Aqui, Guerreiro parte para quatro verbos, que são como claquetes no poema:

O sapo coaxa.
A cobra dá o bote e… sobra:
ao sapo não acha!

Take 1 – o sapo coaxa.
Take 2 – a cobra dá o bote.
Take 3: e… sobra.
Como?
Take 4: ao sapo não acha.

Esses… filmetes prosseguem num momento em que ele – abandonando o campo, já no final do livro – parte pro que vê nas cidades. “Estiremos” os haicais, e… cinematograficamente… montemo-los também:

O povo se atiça em becos, ruas, botecos: clama por justiça. // Nas ruas, na praça, país melhor, mais feliz, reivindica a massa.// O povão audaz protesta e se manifesta sob bombas de gás!// Um estampido alto e seco ecoa no beco. Corpo jaz no asfalto.// O Estado recua diante da voz vibrante do povo na rua.

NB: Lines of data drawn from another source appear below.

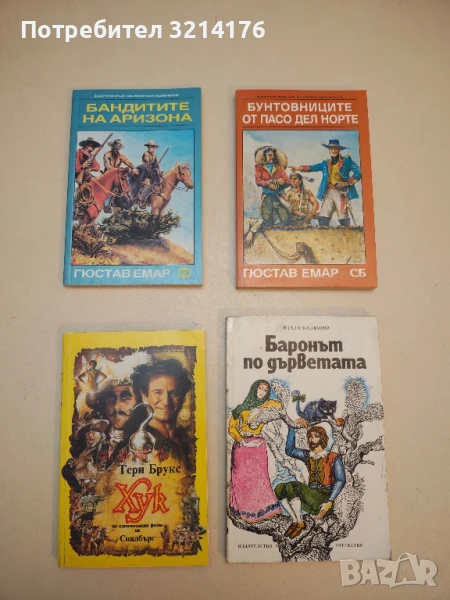 Хук. По едноименния филм на Спилбърг - Тери Брукс, снимка 1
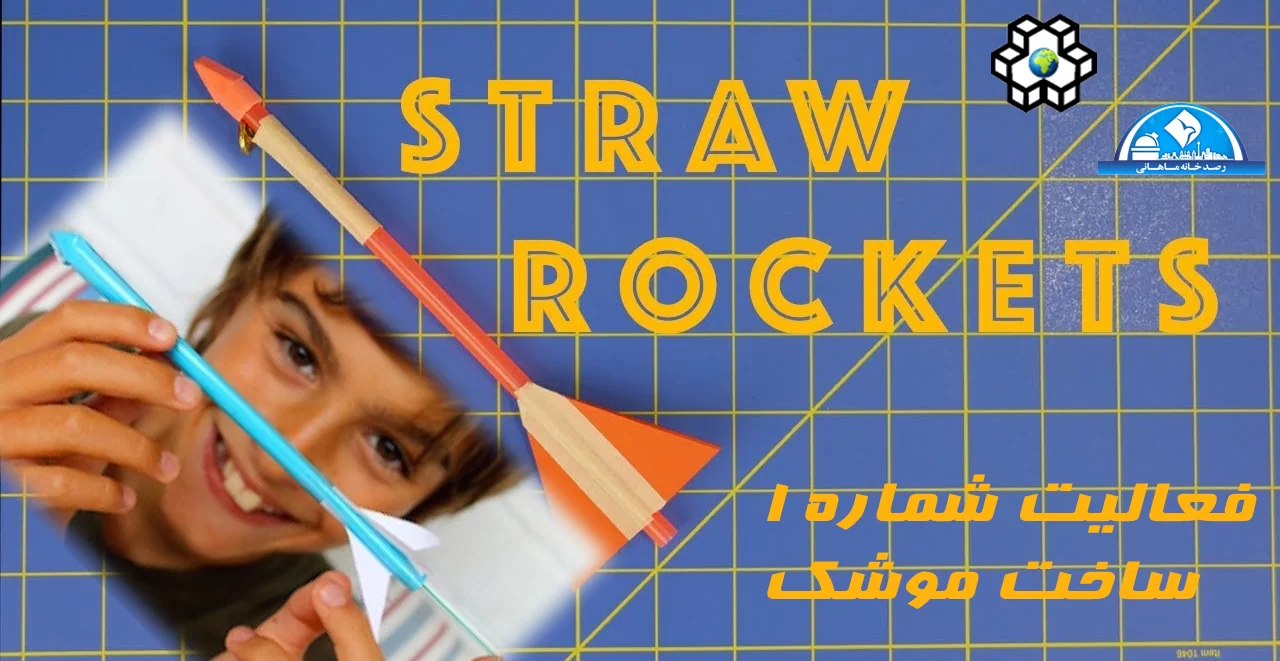 Paper-Straw Rocket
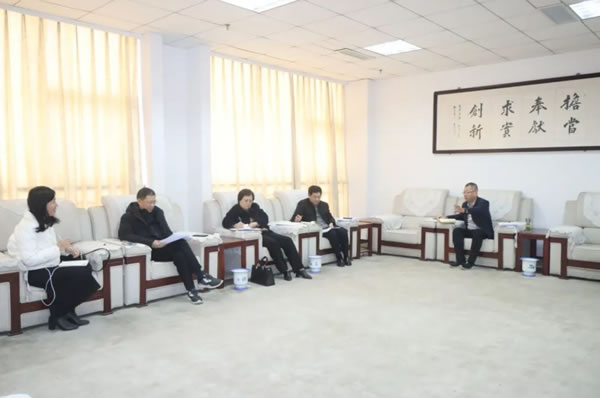 中国整木网 中国整木网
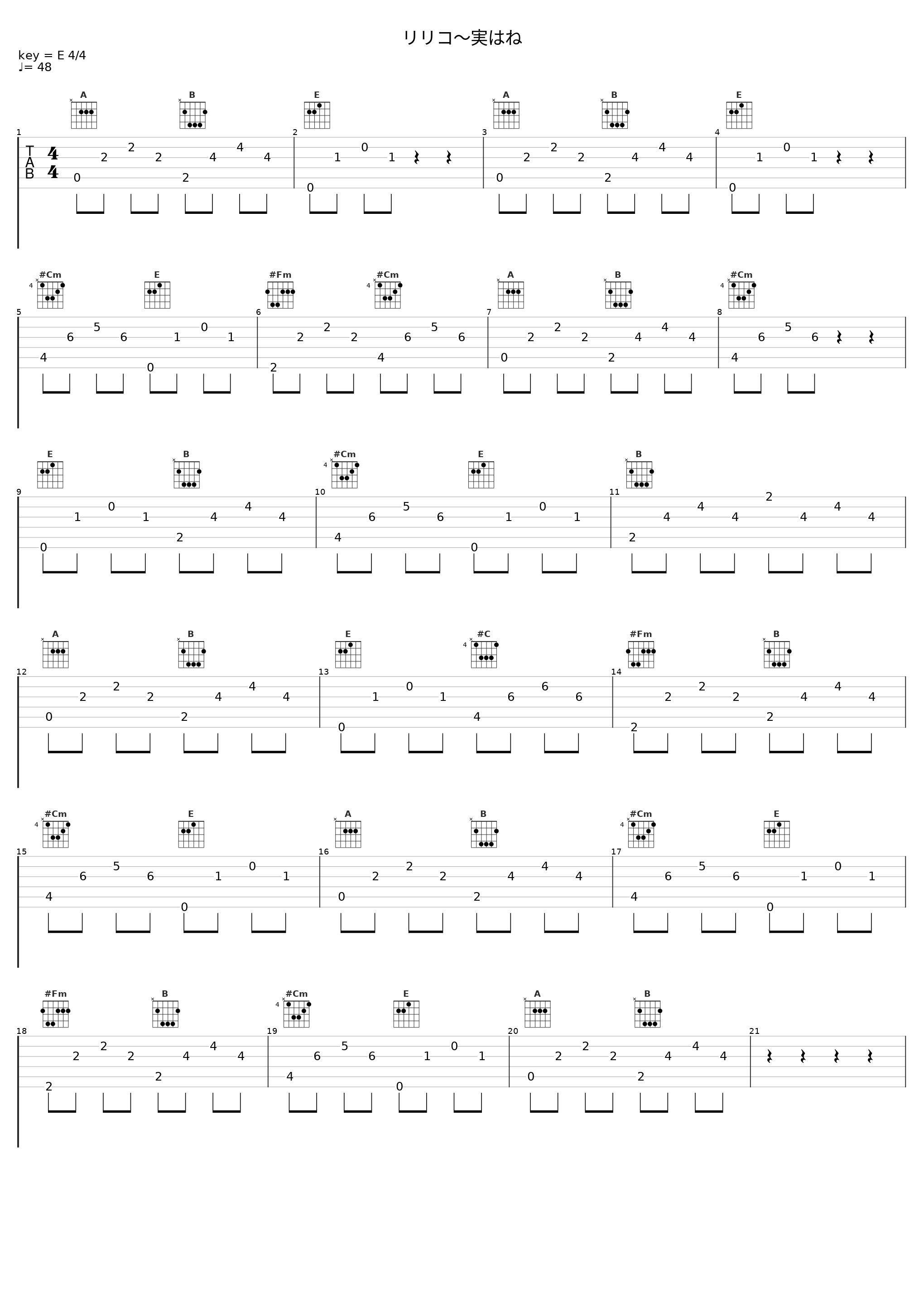 リリコ～実はね_横山克_1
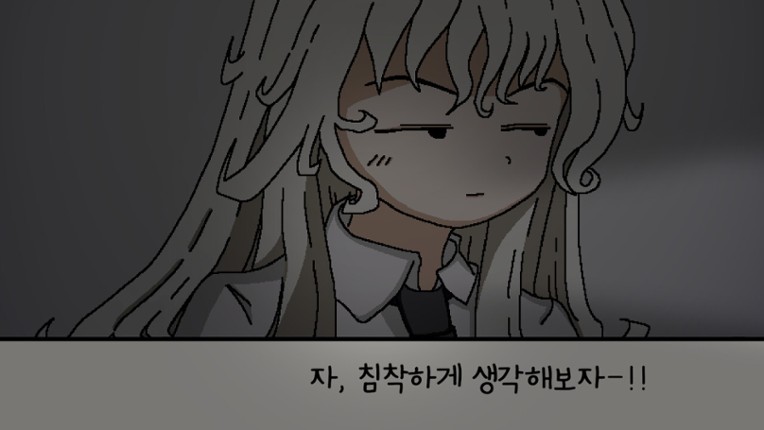 Alone in the School screenshot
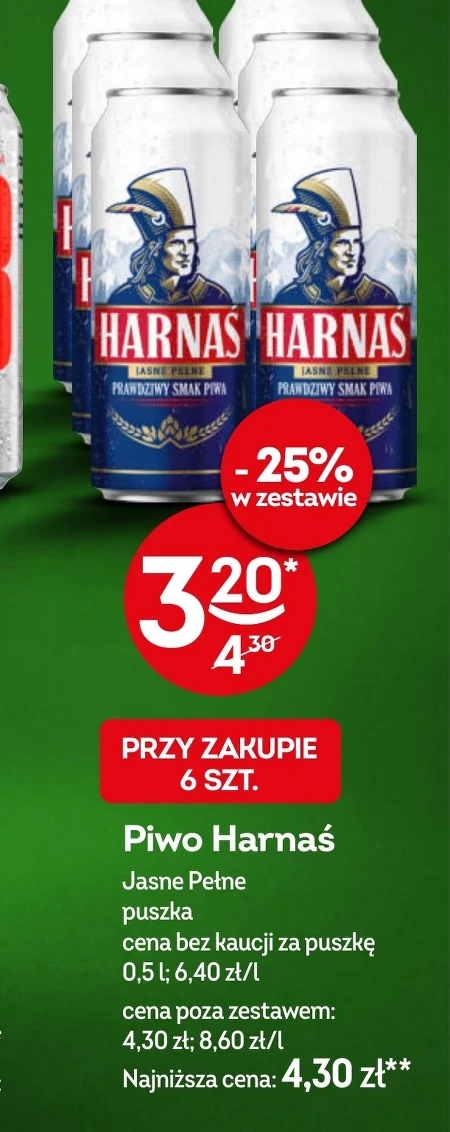 Пиво Harnaś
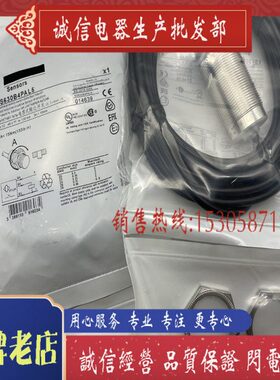 现货 XS630B1MAU20 XS630B1MBU20 传感器接近开关 质保一年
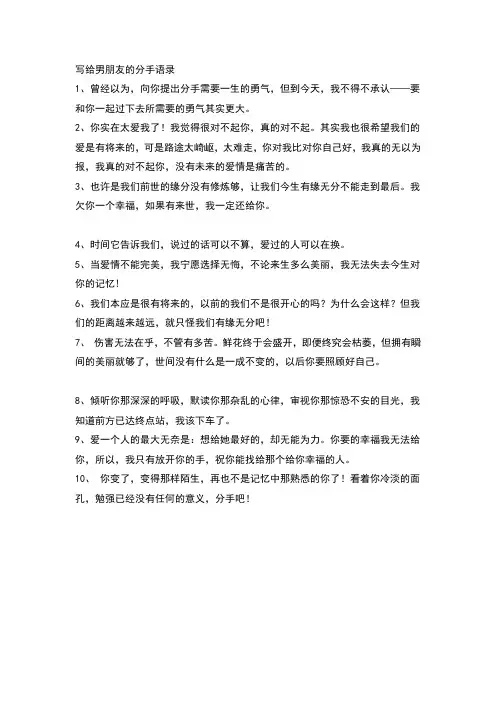 写给男朋友的分手语录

– Atenção: Luz! Câmera! Ação!

Take 1: Árido sertão.O cacto floresce em pacto co’a essência do chão.
Take 2: Tragédia anunciada: grotesca seca, dantesca; gente em retirada.

Bem, isto é uma espécie de trailer. Cabe ao leitor, agora, puxar o freio de mão e, em câmera lenta, usufruir – de um a um – estes belos achados e centenas de outros. Guerreiro, ao contrário do sertão, é tão generoso quanto muito farto.

W.J. Solha lançou Relato de Prócula em 2009, pela A Girafa, romance escrito com incentivo da Bolsa da Funarte de 2007. Em 2006, obteve o Prêmio Graciliano Ramos por sua História Universal da Angústia, Ed. Bertrand Brasil. Em 2005, o Prêmio João Cabral de Melo Neto pelo poema longo Trigal com Corvos, ed. Palimage, de Portugal. Em 2011, publicou o romance, Arkáditch, pela Ideia Editora, pela qual também lançou seu segundo poema longo, Marco do Mundo, em 2012, a que se seguiu Esse é o Homem, em 2013. Em 2015, lançou “DeuS e outros quarenta PrOblEMAS” pela Editora Penalux.